Curling: As the asphalt hardens over time, the granules which were once securely embedded begin to break away. Occasionally you may have seen the colored granules in your gutters. Also, as this hardening advances, the asphalt layers begin the shrink. Of course, all of this is occurring at a microscopic level and is not something which will be noticeable on a daily basis. As the asphalt layer shrinks, it is being countered by the shingle reinforcement, which resists shrinking. We not have a situation in which the top and bottoms coatings are shrinking and the reinforcement is remaining stable. As a result, the edges of the shingle may begin to curl over time. In addition, organic shingles may exhibit signs of curling which might be considered excessive, however, this is not a manufacturing defect and would be considered part of the normal weathering process of organic shingles.

Surface Cracking: Another manifestation of the normal aging process may be the development of surface cracks. For example, as the flexibilizing oils of the asphalt are depleted due to heat, the shingle becomes more brittle, to the point where surface cracking may appear. The stresses created by thermal shock and the movement of the roof deck also increase the likelihood of surface cracking.

Blisters: During the course of natural weathering, small bubble-like raised areas known as blisters may appear on the surface of the shingles. The blisters may be small and pea-sized or as large as a quarter. The blisters may be open, exposing the asphalt, or closed.
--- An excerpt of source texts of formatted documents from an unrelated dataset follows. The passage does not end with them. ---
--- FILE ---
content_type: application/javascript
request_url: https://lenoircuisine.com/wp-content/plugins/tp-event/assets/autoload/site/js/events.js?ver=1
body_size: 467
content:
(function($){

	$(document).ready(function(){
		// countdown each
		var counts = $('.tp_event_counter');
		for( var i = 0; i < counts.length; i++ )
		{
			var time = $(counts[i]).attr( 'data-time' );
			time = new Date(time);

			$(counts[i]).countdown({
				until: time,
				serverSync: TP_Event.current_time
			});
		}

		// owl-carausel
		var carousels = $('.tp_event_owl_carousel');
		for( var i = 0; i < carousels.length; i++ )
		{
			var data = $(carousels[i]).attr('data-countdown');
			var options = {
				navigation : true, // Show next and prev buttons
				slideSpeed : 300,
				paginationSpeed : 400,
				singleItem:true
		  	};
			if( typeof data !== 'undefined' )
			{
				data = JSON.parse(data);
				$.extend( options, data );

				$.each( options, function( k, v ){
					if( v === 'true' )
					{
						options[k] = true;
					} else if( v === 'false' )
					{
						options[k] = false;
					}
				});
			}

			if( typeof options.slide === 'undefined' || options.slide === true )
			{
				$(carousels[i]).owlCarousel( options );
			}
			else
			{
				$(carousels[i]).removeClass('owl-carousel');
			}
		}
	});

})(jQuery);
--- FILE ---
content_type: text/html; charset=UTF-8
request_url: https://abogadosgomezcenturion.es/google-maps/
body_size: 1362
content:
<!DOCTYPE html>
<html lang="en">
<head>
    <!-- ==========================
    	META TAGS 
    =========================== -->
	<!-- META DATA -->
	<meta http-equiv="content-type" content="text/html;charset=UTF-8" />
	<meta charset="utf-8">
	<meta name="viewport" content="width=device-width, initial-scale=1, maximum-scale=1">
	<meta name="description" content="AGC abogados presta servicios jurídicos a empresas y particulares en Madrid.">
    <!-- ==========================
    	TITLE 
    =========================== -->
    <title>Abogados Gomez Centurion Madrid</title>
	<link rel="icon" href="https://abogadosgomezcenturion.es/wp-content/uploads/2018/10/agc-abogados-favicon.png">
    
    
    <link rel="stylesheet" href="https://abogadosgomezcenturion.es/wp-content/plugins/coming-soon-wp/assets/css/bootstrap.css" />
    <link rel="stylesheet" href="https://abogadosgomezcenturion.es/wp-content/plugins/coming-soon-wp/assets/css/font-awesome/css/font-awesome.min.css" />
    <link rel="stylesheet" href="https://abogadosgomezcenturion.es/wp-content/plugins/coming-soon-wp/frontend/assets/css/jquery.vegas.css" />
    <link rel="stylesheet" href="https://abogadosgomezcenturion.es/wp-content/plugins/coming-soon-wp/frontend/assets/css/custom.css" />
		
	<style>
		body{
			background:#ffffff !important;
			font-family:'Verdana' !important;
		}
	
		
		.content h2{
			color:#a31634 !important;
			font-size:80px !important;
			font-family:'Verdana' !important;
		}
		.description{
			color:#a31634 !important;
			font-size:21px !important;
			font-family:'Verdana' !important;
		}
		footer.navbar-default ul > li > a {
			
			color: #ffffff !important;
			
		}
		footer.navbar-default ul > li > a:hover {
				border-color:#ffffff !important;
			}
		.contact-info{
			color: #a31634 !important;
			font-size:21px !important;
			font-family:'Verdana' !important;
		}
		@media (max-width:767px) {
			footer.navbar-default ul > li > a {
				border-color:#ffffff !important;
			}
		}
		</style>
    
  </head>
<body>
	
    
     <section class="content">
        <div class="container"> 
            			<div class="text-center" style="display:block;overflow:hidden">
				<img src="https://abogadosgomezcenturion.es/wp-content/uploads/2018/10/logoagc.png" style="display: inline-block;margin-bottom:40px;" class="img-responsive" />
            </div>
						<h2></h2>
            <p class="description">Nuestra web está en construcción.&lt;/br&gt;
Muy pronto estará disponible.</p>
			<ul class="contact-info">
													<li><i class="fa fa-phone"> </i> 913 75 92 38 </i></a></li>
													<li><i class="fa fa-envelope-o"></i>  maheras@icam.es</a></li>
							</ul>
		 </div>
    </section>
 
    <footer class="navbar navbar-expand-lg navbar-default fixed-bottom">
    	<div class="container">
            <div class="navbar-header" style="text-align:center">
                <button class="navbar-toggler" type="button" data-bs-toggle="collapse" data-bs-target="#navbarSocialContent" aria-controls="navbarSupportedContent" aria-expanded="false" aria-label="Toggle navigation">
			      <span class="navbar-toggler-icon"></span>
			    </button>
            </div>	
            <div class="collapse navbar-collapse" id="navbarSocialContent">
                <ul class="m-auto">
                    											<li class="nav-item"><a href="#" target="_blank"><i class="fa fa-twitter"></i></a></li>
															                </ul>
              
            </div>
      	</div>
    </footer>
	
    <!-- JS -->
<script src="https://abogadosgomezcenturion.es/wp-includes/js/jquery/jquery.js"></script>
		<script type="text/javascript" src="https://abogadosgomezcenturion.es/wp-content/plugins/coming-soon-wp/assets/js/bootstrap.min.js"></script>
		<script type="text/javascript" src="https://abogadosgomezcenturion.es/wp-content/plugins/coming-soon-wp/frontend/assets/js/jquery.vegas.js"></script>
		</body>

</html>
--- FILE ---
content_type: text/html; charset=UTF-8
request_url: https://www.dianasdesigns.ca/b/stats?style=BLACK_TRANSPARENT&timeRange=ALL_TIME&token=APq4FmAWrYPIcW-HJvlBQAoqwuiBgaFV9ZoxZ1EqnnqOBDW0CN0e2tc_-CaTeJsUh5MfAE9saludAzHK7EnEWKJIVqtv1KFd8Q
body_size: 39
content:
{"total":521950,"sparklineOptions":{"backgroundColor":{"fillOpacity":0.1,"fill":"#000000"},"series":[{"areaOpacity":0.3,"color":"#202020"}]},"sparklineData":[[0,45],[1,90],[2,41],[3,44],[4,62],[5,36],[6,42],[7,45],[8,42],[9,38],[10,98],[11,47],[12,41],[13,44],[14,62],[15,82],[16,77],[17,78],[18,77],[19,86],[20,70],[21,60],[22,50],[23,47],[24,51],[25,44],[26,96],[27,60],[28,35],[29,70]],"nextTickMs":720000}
Blisters frequently result when minimum ventilation requirements are not met.

Staining: Finally, over a period of time, shingles may develop dark brown or black streaks that are sometimes mistaken for soot, dirt, moss or tree droppings. In actuality, this discoloration may  be caused by algae growth. Although most roofing systems are susceptible to algae discoloration, it is most readily visible on white or light-colored shingles.